*Problem to work on*.
Write the next part of the travel account of Ollantaytambo and the Chincheros weaving cooperative, picking up right after its final sentence.

*Excerpt to read*.
=== Section Start ===
From the hilltop we have a panoramic view of the modern town of Ollantaytambo in the valley below and of the mountain Pinkuylluna on the other side of the valleyThere are ruins on the steep face of Pinkuylluna and we are told that these are Incan food storage buildings.  The cool breezes on the mountainside helped preserve the food stored there.  Ventilation systems built into the structures enhanced the effect of the breezes.  The need for such large storage facilities reinforces in my mind what outstanding agriculturists the Incas were to produce such bumper crops.  We also see rock features on the side of Pinkuylluna that resemble a giant face.  Local legend has it that this is the face of Viracocha, the Inca creator god.

Visage of Viracoccha and Mountainside Storage Building - Ollantaytambo
From Ollantaytambo we travel to Chincheros.  While there are Incan ruins here, we do not visit them.  Instead we spend all of our time at Chincheros at a local weaving cooperative.  It is well worth the visit.  The cooperative was formed not only to preserve the ancient techniques of spinning, weaving, and dying fabric, but also to economically improve the lives of the people in the area.

Chincheros is a farming village and the people who live there grow quinoa, beans, potatoes, and barley in a manner very similar to the way their Inca ancestors did.  But this traditional way of life is challenged today by the lure of a more modern life in the towns and cities.  The cooperative has provided an economically viable way to stay in Chincheros.  Traditionally, the men farmed while the women cooked, took care of the children and weaved.  Now, the men and women still perform these traditional tasks, but the women also run the cooperative.  And the cooperative has become the main source of income for the participating families.
=== Section End ===
*Data for review*.
=== Section Start ===
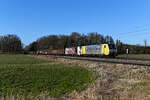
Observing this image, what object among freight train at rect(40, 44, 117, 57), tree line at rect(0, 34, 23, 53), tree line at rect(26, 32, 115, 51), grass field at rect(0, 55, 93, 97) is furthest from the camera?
tree line at rect(0, 34, 23, 53)

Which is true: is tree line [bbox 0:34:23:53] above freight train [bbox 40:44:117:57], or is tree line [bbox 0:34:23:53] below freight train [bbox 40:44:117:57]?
above

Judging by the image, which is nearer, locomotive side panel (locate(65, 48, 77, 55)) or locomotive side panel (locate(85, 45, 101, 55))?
locomotive side panel (locate(85, 45, 101, 55))

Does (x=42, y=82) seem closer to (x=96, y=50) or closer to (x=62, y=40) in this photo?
(x=96, y=50)

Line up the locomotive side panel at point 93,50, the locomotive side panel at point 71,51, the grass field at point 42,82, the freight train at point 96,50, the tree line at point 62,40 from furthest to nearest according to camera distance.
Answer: the tree line at point 62,40 → the locomotive side panel at point 71,51 → the locomotive side panel at point 93,50 → the freight train at point 96,50 → the grass field at point 42,82

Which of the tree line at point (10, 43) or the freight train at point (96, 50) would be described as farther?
the tree line at point (10, 43)

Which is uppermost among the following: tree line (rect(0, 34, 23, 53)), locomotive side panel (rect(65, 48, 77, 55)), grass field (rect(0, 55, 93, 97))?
tree line (rect(0, 34, 23, 53))

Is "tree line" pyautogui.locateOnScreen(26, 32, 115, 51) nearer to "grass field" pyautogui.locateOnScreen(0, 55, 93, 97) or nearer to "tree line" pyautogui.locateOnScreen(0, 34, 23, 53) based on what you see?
"tree line" pyautogui.locateOnScreen(0, 34, 23, 53)

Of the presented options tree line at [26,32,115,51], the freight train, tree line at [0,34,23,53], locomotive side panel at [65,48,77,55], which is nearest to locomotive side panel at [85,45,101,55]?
the freight train

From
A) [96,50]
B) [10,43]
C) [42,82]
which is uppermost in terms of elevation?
[10,43]

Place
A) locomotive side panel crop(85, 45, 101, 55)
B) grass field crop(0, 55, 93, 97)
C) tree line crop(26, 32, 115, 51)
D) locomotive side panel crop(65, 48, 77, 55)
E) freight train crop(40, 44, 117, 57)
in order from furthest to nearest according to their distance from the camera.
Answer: tree line crop(26, 32, 115, 51)
locomotive side panel crop(65, 48, 77, 55)
locomotive side panel crop(85, 45, 101, 55)
freight train crop(40, 44, 117, 57)
grass field crop(0, 55, 93, 97)

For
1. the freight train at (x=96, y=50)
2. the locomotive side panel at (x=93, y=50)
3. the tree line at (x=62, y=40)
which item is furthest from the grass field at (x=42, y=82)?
the tree line at (x=62, y=40)

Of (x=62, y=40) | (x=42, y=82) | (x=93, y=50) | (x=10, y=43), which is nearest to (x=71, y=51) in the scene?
(x=93, y=50)

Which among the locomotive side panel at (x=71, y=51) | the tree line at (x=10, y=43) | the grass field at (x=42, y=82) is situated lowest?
the grass field at (x=42, y=82)

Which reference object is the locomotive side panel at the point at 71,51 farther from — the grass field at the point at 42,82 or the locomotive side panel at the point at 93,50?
the grass field at the point at 42,82
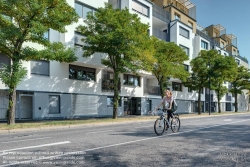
=== Section End ===
*Response to the task*.
We enter the cooperative, a large adobe building on a hilltop, and walk through a showroom filled with a colorful display of hats, sweaters, and tapestries to a courtyard where we take seats on wooden benches and are offered cups of coca tea.  Then we are given an hour-long demonstration by the women of the cooperative on the process of making the knitted and woven products. 

Wool shorn from llamas, alpacas, or sheep is washed using water and the pulverized root of an indigenous plant called sacha paraqay.  The root functions as a detergent, and after just a few minutes of hand washing the wool becomes quite clean.  After the wool is dried, it is spun using a device called a drop spindle – which looks a little like a toy top. It appears to me that the bundle of wool assembles itself into yarn totally by magic when it comes in contact with this spinning gadget.  After the yarn is spun it is dyed using a variety of local plants and minerals.  The vibrant red dye, however, is neither plant nor mineral.  It is created from the bodies of cochineals, insects that parasitize cacti.  The dyed yarn is then knit or woven into the many items that are for sale.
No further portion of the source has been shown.